**GOAL OF THE EXERCISE**
Return the full passage below on contextual targeting and Google's interest-based advertising, word for word.

**SELECTED EXTRACT**
The release of Lotame’s survey findings highlights publishing and marketing’s different attitudes to contextual targeting in the same week Google doubled down on its interest-based approach to advertising.

  • Echoing the publisher position, the search giant also said “advertisers don’t need to track individual consumers across the web to get the performance benefits of digital advertising”.
  • Google’s solution is to categorise individuals as part of an “interest group” and for their browser to store this categorisation on their own device. Ad targeting will then be managed directly by the individual device, not on a third-party server.

It sounds like Google’s interest-based approach to targeting will ultimately support the publisher position on contextual targeting.

  • Publishers will be able to create and own interest groups around certain types of content on their own sites.
  • They will be able to allow third-party publishers to use their interest groups to target advertising on their sites.

That doesn’t mean that Google’s plans for cookie-replacement are perfect. It has published little detail about how its new system works and some familiar publisher problems, like audience leakage, may still be an issue.

**RAW DATA**
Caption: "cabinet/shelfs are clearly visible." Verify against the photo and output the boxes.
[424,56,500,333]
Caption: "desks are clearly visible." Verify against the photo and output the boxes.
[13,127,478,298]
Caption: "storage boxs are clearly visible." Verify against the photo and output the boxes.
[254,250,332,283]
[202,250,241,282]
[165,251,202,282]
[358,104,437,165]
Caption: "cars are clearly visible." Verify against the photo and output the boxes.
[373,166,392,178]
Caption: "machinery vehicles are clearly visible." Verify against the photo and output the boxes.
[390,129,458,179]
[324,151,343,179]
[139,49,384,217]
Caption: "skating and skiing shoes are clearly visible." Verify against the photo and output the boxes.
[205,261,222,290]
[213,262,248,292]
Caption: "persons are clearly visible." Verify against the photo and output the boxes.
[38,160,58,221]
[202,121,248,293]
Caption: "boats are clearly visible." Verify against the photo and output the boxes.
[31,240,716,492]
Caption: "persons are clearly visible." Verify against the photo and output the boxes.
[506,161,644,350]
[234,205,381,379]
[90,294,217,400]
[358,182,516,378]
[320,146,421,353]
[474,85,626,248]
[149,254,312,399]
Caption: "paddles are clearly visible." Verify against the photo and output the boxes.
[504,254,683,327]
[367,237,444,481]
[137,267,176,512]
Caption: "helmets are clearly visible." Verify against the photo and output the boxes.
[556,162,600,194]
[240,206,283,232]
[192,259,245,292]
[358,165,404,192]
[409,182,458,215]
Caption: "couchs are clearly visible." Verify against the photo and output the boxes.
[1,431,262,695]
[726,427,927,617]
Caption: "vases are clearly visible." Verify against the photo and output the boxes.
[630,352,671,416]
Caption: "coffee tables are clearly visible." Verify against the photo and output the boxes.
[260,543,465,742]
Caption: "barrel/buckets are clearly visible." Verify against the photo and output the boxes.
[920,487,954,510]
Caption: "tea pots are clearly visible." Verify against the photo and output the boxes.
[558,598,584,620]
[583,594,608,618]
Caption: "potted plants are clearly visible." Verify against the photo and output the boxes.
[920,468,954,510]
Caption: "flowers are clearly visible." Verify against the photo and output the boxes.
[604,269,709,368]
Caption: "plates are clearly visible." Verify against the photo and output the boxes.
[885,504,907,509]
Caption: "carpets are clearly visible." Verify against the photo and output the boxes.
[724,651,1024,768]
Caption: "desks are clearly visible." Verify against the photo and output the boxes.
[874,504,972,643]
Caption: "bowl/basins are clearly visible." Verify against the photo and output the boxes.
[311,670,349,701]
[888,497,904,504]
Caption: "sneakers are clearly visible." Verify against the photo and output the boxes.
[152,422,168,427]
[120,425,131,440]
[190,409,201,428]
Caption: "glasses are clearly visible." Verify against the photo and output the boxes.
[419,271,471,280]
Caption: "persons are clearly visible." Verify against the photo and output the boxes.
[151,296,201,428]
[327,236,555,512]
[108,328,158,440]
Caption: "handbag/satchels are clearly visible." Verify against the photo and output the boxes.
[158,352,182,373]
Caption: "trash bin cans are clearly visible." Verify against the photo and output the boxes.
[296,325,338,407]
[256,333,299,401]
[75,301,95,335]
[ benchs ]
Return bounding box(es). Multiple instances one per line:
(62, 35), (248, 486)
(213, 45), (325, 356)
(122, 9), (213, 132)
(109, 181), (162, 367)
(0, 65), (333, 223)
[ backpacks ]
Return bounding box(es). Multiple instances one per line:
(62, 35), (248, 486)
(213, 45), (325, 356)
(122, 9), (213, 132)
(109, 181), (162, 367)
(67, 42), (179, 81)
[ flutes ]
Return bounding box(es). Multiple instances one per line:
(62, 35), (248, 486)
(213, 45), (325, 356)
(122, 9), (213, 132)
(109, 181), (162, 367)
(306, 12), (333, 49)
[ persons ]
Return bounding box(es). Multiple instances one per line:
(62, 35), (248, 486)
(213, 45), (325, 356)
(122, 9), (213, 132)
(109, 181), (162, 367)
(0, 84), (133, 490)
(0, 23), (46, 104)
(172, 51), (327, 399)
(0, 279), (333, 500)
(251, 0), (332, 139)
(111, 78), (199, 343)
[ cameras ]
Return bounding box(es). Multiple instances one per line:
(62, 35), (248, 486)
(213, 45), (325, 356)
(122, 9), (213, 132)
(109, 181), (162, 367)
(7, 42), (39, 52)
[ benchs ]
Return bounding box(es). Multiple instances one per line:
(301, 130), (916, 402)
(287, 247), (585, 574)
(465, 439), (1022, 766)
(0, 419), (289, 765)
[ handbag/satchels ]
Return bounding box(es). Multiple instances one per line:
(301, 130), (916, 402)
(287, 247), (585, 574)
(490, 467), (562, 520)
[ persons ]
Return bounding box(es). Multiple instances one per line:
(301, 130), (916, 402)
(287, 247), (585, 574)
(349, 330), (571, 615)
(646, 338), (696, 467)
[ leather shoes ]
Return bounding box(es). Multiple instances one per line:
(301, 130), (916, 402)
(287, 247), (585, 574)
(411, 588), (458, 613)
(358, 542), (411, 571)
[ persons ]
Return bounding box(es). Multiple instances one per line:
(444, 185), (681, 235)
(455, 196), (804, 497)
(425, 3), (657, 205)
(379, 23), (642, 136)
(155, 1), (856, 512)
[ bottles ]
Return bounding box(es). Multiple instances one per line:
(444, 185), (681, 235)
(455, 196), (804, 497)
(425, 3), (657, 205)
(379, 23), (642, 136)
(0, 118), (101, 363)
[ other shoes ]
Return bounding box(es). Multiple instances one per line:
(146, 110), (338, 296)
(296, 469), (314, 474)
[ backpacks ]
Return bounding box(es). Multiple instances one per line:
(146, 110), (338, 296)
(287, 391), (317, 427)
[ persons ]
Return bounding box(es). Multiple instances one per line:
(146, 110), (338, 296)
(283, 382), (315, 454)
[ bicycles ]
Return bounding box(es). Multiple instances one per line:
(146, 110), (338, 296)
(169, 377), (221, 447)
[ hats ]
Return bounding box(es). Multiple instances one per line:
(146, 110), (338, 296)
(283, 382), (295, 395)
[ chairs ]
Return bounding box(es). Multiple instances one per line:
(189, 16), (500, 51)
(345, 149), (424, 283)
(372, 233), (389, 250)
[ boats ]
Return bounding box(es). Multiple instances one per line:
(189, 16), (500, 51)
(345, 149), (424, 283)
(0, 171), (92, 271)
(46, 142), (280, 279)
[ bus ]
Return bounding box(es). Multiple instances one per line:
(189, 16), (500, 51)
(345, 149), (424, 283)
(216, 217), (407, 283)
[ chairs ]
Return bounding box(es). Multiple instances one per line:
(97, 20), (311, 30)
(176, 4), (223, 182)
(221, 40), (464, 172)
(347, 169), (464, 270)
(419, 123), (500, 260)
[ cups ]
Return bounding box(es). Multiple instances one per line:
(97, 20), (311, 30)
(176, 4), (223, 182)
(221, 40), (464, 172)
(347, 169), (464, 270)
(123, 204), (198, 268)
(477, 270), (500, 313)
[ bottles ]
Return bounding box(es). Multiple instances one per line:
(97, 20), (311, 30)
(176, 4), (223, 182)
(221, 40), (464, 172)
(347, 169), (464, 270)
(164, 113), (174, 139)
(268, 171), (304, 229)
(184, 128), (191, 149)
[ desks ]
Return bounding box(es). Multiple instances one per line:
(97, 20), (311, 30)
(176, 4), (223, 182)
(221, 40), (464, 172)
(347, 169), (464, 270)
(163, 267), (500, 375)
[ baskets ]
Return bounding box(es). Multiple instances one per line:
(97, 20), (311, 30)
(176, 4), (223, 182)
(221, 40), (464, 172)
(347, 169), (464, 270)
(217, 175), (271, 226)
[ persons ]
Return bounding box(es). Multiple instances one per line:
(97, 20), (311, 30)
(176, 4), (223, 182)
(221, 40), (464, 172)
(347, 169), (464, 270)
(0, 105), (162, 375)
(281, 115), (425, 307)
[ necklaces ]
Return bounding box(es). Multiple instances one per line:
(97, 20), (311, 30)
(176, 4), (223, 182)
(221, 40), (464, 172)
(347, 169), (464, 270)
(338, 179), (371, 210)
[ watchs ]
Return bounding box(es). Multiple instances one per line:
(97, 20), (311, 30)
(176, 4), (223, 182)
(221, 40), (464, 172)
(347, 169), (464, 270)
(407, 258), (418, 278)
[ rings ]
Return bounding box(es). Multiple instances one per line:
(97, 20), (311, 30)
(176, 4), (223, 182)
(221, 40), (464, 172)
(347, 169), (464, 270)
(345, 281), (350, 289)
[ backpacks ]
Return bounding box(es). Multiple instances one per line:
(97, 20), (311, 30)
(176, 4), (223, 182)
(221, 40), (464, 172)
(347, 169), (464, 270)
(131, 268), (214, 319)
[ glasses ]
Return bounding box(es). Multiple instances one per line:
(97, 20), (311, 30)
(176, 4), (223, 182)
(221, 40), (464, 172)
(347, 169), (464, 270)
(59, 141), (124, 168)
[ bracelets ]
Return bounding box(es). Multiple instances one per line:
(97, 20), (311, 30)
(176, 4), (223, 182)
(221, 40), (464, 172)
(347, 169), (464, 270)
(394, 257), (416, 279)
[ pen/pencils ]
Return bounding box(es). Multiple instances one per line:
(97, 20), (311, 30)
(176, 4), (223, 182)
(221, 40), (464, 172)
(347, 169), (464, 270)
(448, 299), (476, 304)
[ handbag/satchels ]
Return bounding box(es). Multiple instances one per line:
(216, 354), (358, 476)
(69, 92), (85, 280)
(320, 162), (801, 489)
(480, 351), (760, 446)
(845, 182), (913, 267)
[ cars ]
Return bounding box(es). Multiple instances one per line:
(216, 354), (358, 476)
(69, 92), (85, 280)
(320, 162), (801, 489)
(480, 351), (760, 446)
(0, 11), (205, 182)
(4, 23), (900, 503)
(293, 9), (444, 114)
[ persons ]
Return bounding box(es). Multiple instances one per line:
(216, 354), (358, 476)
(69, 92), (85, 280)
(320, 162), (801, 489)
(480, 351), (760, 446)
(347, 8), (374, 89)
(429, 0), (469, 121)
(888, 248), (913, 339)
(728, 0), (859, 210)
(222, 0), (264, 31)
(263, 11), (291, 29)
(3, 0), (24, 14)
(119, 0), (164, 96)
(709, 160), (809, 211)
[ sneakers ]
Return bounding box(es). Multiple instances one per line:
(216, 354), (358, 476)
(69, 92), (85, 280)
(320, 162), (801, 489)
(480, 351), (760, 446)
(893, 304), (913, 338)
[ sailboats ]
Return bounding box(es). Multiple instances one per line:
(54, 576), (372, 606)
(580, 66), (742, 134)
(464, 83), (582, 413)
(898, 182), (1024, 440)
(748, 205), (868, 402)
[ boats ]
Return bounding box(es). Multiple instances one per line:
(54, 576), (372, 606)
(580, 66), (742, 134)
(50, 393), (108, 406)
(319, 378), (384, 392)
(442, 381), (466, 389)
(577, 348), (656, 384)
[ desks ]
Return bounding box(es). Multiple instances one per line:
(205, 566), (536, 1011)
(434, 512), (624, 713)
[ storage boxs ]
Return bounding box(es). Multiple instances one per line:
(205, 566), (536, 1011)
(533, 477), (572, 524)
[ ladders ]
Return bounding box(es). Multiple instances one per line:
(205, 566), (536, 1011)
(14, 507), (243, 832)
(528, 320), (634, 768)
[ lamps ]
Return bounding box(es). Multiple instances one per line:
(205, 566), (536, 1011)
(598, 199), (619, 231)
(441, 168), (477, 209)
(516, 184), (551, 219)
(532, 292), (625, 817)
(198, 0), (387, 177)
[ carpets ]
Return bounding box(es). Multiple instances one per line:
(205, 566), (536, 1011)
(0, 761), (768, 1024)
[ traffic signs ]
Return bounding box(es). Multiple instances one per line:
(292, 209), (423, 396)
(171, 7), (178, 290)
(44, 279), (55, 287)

**SOLUTION TO THIS PROBLEM**
The release of Lotame’s survey findings highlights publishing and marketing’s different attitudes to contextual targeting in the same week Google doubled down on its interest-based approach to advertising.

  • Echoing the publisher position, the search giant also said “advertisers don’t need to track individual consumers across the web to get the performance benefits of digital advertising”.
  • Google’s solution is to categorise individuals as part of an “interest group” and for their browser to store this categorisation on their own device. Ad targeting will then be managed directly by the individual device, not on a third-party server.

It sounds like Google’s interest-based approach to targeting will ultimately support the publisher position on contextual targeting.

  • Publishers will be able to create and own interest groups around certain types of content on their own sites.
  • They will be able to allow third-party publishers to use their interest groups to target advertising on their sites.

That doesn’t mean that Google’s plans for cookie-replacement are perfect. It has published little detail about how its new system works and some familiar publisher problems, like audience leakage, may still be an issue.